Scenario 4: Fit does not significantly worsen when lambdas are constrained, but it does get worse when thresholds are constrained. In this situation, we can claim metric, or weak, invariance of our measure and stop testing, but weak invariance is not desirable. Alternatively, we can do additional tests to identify the source(s) of non-invariance. If only a small number of thresholds are non-invariant, we could claim that our measure is “partially invariant” (Byrne, 1989; Dimitrov, 2010—says invariance in up to 20% of parameters is okay).
Scenario 3 is what we have in our example. The “Metric against Configural” line above indicates that constraining factor loadings did not significantly worsen fit (p of c2 change > .05). However, the “Scalar against Metric” lines indicate that constraining thresholds across groups worsened fit (p of c2 change < .05). We cannot conclude that our measure has scalar, or strong, invariance.
We can, however, determine the extent of the non-invariance in the thresholds.
Step 5: Searching for Sources of Non-Invariance, Approach 1
If we pre-specified that we would be testing thresholds and lambdas separately (as suggested by Millsap & Yun-Tein, 2004), we could take advantage of the shortcut code in the following way, even though we are going beyond the shortcut to look for individual non-invariant parameters.

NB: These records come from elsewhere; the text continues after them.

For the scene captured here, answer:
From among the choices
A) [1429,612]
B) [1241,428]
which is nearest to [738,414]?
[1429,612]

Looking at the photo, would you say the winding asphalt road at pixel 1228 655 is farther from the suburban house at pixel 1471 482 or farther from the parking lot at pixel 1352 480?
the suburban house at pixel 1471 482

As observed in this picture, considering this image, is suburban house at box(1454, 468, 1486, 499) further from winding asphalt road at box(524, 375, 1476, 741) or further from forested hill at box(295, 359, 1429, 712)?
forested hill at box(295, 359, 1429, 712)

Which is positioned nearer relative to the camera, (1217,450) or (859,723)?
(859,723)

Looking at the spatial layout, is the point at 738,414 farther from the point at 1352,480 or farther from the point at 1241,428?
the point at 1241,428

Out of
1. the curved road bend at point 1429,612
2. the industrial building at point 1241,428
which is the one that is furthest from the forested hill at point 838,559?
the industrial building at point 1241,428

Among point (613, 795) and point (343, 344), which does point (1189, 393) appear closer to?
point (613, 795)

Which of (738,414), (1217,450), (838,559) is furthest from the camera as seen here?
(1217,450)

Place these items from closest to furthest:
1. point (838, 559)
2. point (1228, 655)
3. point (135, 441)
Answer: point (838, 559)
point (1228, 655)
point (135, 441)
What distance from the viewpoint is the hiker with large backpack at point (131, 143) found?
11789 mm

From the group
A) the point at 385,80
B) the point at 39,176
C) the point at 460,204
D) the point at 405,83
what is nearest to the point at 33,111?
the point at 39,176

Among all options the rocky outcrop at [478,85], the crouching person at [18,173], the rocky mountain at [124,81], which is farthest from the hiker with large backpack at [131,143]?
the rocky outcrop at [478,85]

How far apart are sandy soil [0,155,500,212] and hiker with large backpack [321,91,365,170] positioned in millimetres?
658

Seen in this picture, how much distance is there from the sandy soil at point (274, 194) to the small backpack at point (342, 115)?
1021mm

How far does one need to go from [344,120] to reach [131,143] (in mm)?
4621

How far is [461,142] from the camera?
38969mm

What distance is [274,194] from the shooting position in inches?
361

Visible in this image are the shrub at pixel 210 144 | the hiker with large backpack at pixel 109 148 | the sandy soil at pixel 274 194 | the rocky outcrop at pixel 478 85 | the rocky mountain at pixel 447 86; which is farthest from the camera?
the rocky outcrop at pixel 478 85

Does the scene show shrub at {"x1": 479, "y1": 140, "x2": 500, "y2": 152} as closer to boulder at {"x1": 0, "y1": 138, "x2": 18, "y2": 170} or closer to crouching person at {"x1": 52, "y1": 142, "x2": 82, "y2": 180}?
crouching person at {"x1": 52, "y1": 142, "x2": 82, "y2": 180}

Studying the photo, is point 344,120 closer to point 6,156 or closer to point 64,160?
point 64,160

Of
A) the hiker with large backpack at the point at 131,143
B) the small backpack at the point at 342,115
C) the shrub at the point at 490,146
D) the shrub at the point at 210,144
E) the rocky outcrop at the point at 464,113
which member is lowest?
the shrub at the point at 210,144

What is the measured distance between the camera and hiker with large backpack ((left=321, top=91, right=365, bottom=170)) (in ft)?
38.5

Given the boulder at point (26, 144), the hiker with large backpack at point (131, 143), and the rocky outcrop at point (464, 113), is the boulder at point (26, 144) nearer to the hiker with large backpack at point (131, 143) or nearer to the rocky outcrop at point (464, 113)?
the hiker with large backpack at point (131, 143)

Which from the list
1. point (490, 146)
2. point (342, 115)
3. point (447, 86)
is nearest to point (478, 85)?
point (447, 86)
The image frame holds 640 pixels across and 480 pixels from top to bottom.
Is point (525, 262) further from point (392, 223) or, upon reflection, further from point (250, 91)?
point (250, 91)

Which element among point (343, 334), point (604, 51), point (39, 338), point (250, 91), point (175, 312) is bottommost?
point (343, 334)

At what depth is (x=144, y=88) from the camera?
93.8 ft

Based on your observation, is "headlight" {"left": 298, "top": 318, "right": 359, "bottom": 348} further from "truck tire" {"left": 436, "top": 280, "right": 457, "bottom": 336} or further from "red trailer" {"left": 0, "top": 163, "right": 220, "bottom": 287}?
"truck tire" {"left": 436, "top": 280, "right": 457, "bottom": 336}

5a. Mplus’s WLSMV difftest requires that the less restrictive model be run first. The “nested” model is run second. Therefore, we would start with the less constrained model—the SCALAR model plus thresholds freed for one indicator.
ANALYSIS: . . . .
MODEL IS SCALAR; Lambdas and thresholds constrained . . .
MODEL:
SSFR BY c24 c26 c27 c28;
MODEL AA:
[C24$2*] (threshold 1 for c24 remains constrained
[C24$3*] for identification. The other 2 are freed)
SAVEDATA:
DIFFTEST=Ts24free.DAT; Save a difftest file to use in the next analysis
No need to even look at the output, we just wanted to get that difftest file saved.
5b. Then run the more constrained SCALAR model and use difftest to compare its fit to the prior model
ANALYSIS: . . . .
MODEL IS SCALAR; The model with lambdas and thresholds constrained
DIFFTEST = Ts24free.DAT Compares fit of this model with prior model’s fit.
MODEL:
SSFR BY c24 c26 c27 c28; No thresholds freed
SAVEDATA:
DIFFTEST=SCALAR.DAT; Save fit information for next comparison.
The results:
Chi-Square Test for Difference Testing
Value 4.545
Degrees of Freedom 3
P-Value 0.2083
Constraining the thresholds of C24 did not worsen fit, so we’ll move on to another indicator. We know the source of bad fit is out there somewhere!
Repeat Step 5b until the problem indicator is identified.
The test for invariance in the thresholds of C27 and C26 had the same result as the test with C28. Each time we compared the more restrictive SCALAR model (with all lambda and threshold constraints) to a less restrictive model—one with the thresholds free for one indicator. Each time the chidiff test was non-significant, we re-constrained the thresholds before continuing our search.